= TEXT SHOWN =

Then, at the outbreak of the second track, things take a turn to the avant-garde side, with some seemingly free sounds reminding me of some of Henry Cow's improvisational moments. It seems to me as if the band wanted to play with contrasts, going from calm and quiet to loud and complex, back and forth, over the course of the album. Near two and a half minutes into the second track we get some echoing sax lines, playing over the interesting drum patterns. At three minutes the keyboards join in and present a little section of melody and togetherness. Nearly four minutes in I'm strongly reminded of Dave Stewart's playing in Egg. The track from this point on continues on with the same general course it's currently taking, a nice jazzy avant tune.

Next up is the album's first epic track, "Amelia Earhart". The track starts off with some light and almost mysterious sounds, mainly percussions and some sort of whistle, continuing on like this for around a minute and a half. The rest of the band joins in at this point where we're presented with a more normally structured section of music. At about two and a half minutes in the song gets quieter again and builds quickly, with fast breaks into sections led by the reeds, speeding up after three minutes for a while as the bassist goes a bit wild and the sax floats on top of the maelstrom of drums and bass below. The piece calms down again some after four minutes. The song is all over the place, and manages to go all over the place without being tiring or sounding contrived. About five and a half minutes in we get some nice fuzzy bass, always a great thing to add in. The xylophone and piano in the background fade into mainly guitar and keys, then what sounds like bass clarinet and maybe harp join in to the fun. We get a (very) quick break with what sounds like a dog toy, then another jazzy section comes along led by saxophone and a screaming something in the background. After a short while like this we return to the earlier bass and keys led melody with the excellent drumming. Near eight and a half minutes in we get a nice little section with more echoing sax lines, followed by a playful section of interplay between the bass running up and down and the flutes answering in a quirky little dissonant way. The flutes (or whatever wind instruments are present) continue on with their little bit as the band plays under them for a while. Things build back up at ten and a half minutes and we get some fun sax lines and then a more calm section with what sounds like a slide whistle put through some computer effects, and later some flute to take us out of the track. The band's playful instrumentals in this track are really great.

Finally, we come to the beast which is the side long epic "The Adventures of Captain Boomerang". This is another great track (though all the tracks here are great, if I may say so). We get about a minute of atmosphere before the sax, bass, drums and others join in to get things moving. The track breaks into some great complex bits with funny interplay between instruments/wordless vocals playing back and forth with various percussions, repeating each others' rhythms. At three minutes we get some "classic" jazz drums for a short while before they go crazy again. The band is really enjoying themselves with this album. Again, they manage to make the shifts back and forth from one melody/rhythmic idea to another throughout the track sound good. This piece overall reminds me pretty strongly of National Health's jazzier moments. Rather than give a minute by minute breakdown like I did for the beginning of the track and the entirety of the other three, I'll just mention that it has a lot of warm sections with the lush, Canterburian keyboards, some more "out there" sections with squeaking sax, some heavily Zappa-inspired sections with xylophone, and just about everything in between the two.

= WHAT THIS EXERCISE ASKS =
A. Answer these questions about the album review:
(i) Whose improvisational moments do the free sounds at the start of the second track recall?
(ii) What is the title of the album's first epic track?
(iii) Whose jazzier moments does "The Adventures of Captain Boomerang" strongly call to mind?
B. Restate the album review starting at "Then, at the" and ending at "jazzy avant tune.", putting "synthesizers" in place of "keyboards".

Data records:
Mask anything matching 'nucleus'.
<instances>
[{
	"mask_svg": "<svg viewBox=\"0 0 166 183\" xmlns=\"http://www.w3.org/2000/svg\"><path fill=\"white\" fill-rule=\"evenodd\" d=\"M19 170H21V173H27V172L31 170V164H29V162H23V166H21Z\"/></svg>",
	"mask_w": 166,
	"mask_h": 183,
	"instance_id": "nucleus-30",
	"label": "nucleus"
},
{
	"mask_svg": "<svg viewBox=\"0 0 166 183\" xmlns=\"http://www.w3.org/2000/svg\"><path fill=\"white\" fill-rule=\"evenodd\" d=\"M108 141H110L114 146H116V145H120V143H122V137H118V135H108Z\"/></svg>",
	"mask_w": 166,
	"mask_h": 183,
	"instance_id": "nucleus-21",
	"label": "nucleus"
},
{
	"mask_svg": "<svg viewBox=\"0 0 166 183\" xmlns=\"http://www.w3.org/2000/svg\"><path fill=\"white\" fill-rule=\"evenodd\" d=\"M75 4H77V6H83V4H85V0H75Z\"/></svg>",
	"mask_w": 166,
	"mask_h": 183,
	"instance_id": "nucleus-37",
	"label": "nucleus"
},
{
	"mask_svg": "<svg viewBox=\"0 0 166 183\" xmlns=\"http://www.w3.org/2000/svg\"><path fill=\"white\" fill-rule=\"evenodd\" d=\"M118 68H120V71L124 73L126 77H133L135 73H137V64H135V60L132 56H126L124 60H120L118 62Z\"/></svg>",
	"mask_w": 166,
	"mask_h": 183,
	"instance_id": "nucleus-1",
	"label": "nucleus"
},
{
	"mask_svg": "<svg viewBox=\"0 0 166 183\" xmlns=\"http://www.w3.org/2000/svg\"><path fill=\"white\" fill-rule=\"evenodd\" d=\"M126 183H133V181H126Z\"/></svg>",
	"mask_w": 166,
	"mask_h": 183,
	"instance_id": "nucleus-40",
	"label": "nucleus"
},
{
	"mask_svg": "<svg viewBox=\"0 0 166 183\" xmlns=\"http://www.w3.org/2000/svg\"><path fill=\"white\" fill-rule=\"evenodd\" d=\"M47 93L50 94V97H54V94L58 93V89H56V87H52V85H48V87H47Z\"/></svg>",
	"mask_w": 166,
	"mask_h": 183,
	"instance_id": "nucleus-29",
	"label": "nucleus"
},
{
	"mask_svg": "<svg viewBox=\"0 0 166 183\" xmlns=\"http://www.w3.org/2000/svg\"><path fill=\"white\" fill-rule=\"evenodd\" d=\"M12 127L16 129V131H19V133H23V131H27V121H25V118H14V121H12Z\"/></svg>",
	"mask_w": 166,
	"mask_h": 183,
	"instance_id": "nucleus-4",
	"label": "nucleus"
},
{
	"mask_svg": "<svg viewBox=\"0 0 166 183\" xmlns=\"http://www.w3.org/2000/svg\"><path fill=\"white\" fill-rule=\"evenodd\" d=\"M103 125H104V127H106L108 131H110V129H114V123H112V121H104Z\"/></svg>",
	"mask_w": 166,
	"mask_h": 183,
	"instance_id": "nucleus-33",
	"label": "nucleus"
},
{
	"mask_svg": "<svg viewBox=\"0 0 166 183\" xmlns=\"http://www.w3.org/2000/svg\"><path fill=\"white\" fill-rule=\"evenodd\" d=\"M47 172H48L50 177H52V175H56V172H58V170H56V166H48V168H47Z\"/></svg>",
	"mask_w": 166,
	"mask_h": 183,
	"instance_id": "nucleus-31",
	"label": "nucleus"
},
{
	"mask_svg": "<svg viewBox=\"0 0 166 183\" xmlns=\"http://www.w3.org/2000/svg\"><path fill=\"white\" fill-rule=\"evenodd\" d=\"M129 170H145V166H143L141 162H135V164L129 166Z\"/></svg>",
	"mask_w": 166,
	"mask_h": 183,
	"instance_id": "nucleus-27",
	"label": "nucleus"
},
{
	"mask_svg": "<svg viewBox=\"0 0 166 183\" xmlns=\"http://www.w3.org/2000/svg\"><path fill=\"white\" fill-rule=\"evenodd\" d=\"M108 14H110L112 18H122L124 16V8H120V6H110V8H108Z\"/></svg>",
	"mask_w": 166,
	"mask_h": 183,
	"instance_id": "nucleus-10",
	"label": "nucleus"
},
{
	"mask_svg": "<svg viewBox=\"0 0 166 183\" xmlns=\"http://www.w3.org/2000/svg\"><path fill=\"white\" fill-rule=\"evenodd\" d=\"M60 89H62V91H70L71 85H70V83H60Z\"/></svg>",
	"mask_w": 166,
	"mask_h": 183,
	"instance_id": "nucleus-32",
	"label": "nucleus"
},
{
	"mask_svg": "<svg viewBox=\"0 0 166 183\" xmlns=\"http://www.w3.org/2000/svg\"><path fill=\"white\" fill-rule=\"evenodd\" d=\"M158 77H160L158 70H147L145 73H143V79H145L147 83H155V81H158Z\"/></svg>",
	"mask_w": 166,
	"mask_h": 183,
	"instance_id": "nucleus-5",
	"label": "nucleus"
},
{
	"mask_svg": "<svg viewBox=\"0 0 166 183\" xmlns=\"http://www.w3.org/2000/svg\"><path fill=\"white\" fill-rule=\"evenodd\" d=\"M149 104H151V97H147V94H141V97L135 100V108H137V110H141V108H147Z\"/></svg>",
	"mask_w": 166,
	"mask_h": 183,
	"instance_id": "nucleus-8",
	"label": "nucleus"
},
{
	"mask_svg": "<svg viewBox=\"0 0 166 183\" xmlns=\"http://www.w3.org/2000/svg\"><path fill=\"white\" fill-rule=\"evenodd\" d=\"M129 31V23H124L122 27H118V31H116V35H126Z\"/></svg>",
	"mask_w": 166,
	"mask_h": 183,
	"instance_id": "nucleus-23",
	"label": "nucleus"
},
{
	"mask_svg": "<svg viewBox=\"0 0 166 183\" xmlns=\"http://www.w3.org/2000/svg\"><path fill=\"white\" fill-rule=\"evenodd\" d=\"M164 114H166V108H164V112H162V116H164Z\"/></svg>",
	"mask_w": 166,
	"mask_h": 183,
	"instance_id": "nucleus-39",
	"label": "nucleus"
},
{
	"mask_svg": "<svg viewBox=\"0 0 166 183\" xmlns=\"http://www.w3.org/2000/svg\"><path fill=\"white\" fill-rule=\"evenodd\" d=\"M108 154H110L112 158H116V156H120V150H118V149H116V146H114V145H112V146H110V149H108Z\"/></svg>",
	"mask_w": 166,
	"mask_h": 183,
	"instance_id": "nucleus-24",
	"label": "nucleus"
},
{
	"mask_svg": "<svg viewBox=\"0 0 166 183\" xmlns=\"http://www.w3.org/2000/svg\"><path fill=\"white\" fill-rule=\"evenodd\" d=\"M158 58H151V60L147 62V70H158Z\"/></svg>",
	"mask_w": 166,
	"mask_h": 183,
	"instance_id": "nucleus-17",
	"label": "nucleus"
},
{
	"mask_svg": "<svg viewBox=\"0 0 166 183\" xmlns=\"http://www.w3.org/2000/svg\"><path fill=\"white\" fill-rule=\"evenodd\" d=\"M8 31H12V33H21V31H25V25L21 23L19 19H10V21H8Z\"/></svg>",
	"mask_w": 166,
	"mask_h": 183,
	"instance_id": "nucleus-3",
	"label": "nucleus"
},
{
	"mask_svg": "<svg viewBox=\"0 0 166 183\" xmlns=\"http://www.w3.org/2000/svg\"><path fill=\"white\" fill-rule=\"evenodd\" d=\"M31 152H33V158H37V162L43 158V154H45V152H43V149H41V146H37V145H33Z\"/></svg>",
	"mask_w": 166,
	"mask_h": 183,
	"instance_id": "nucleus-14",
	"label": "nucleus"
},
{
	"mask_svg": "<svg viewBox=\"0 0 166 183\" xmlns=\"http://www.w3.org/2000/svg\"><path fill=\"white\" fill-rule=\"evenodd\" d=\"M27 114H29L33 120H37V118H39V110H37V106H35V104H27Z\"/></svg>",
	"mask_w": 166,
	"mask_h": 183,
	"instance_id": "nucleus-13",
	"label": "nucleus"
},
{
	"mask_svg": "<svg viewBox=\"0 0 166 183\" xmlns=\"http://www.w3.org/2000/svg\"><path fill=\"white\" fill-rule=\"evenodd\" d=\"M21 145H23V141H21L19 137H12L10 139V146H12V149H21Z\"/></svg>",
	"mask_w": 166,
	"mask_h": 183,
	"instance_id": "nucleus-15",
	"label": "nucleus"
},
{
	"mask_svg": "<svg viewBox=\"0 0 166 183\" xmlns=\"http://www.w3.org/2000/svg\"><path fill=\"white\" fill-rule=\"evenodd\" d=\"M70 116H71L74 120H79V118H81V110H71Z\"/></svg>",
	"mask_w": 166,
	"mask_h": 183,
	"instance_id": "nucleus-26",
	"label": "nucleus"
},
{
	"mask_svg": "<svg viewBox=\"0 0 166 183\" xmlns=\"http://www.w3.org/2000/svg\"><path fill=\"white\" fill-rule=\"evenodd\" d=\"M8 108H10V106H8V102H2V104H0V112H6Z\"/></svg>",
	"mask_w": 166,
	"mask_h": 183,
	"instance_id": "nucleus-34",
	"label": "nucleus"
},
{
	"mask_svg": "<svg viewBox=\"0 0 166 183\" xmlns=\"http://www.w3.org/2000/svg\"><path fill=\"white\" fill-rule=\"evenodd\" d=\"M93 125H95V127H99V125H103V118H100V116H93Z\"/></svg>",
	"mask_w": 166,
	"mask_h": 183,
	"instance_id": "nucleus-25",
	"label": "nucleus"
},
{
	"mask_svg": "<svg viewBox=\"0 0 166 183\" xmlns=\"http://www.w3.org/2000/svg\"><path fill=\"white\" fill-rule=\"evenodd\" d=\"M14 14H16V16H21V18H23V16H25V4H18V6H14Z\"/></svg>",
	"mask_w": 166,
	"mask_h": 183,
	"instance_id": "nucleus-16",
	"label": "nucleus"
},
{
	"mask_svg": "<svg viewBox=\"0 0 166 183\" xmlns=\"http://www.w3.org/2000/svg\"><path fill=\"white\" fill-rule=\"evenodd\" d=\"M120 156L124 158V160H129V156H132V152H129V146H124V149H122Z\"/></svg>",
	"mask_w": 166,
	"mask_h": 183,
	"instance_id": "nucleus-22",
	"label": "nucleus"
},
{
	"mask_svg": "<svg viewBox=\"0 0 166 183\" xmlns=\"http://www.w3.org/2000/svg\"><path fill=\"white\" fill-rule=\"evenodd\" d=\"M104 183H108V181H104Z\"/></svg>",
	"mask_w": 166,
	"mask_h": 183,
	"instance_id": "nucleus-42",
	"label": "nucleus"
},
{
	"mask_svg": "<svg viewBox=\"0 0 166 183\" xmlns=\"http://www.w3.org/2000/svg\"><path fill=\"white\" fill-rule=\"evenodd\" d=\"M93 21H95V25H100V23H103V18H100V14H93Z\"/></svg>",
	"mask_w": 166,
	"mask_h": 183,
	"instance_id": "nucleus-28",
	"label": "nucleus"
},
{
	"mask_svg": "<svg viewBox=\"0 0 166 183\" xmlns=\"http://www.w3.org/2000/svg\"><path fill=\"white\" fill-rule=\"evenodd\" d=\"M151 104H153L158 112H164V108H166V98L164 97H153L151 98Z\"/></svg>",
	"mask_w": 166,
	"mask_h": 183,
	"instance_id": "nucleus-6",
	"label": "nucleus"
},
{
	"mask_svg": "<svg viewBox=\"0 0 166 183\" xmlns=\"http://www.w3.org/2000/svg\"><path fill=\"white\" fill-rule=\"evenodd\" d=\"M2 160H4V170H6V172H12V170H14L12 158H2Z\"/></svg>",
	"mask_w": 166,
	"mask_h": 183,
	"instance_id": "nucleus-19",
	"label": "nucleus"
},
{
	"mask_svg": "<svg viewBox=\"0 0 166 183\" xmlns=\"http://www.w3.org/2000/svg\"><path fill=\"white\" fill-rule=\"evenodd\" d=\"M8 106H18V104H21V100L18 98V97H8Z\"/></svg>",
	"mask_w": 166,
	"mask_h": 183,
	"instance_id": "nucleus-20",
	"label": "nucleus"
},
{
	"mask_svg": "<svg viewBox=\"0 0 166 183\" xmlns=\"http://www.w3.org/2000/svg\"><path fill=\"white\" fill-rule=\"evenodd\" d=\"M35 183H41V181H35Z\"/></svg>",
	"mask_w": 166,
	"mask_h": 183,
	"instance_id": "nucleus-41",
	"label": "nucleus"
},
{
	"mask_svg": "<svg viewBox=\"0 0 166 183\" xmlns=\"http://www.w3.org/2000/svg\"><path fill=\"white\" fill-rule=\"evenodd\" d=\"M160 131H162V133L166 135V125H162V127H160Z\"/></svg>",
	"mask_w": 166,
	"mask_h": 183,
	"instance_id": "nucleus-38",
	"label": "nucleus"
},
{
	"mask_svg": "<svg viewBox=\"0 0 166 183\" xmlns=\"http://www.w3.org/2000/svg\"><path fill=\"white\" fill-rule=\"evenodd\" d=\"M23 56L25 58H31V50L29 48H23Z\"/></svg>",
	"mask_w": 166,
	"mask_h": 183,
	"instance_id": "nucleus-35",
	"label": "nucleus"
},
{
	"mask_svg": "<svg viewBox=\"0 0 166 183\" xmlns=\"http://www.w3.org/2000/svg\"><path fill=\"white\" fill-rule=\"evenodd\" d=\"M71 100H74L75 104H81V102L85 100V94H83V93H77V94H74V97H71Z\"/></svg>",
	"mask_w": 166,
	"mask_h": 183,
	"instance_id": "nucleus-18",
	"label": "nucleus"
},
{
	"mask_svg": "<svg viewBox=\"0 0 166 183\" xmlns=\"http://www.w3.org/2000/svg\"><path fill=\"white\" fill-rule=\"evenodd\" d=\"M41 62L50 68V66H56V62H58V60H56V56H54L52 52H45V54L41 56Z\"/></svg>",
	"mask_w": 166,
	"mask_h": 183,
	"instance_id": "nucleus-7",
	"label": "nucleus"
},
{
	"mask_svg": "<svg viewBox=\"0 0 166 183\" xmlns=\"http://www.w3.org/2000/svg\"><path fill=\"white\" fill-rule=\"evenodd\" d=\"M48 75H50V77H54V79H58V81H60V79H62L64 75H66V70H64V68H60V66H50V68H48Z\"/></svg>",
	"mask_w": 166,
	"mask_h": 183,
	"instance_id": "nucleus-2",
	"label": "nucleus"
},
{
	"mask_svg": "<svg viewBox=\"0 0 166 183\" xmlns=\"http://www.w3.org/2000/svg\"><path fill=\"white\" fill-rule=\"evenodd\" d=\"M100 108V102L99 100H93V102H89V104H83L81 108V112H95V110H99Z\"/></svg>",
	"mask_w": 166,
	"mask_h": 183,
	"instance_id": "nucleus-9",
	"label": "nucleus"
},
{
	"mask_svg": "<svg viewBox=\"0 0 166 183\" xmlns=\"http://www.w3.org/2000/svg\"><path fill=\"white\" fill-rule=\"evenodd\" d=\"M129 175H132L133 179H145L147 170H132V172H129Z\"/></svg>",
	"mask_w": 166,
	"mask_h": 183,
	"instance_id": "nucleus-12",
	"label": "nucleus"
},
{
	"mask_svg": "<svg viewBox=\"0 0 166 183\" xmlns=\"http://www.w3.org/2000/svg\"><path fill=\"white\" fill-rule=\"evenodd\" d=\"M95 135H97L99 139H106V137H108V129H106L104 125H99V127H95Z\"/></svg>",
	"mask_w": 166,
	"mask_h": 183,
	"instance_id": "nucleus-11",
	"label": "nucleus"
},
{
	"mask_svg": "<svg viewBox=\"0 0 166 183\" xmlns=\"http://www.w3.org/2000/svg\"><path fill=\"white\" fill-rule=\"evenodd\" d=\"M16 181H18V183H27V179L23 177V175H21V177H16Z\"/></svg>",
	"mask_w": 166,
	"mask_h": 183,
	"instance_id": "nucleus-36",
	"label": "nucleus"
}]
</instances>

= SOLVED TASKS =
A.
(i) Henry Cow's
(ii) "Amelia Earhart"
(iii) National Health's

B.
Then, at the outbreak of the second track, things take a turn to the avant-garde side, with some seemingly free sounds reminding me of some of Henry Cow's improvisational moments. It seems to me as if the band wanted to play with contrasts, going from calm and quiet to loud and complex, back and forth, over the course of the album. Near two and a half minutes into the second track we get some echoing sax lines, playing over the interesting drum patterns. At three minutes the synthesizers join in and present a little section of melody and togetherness. Nearly four minutes in I'm strongly reminded of Dave Stewart's playing in Egg. The track from this point on continues on with the same general course it's currently taking, a nice jazzy avant tune.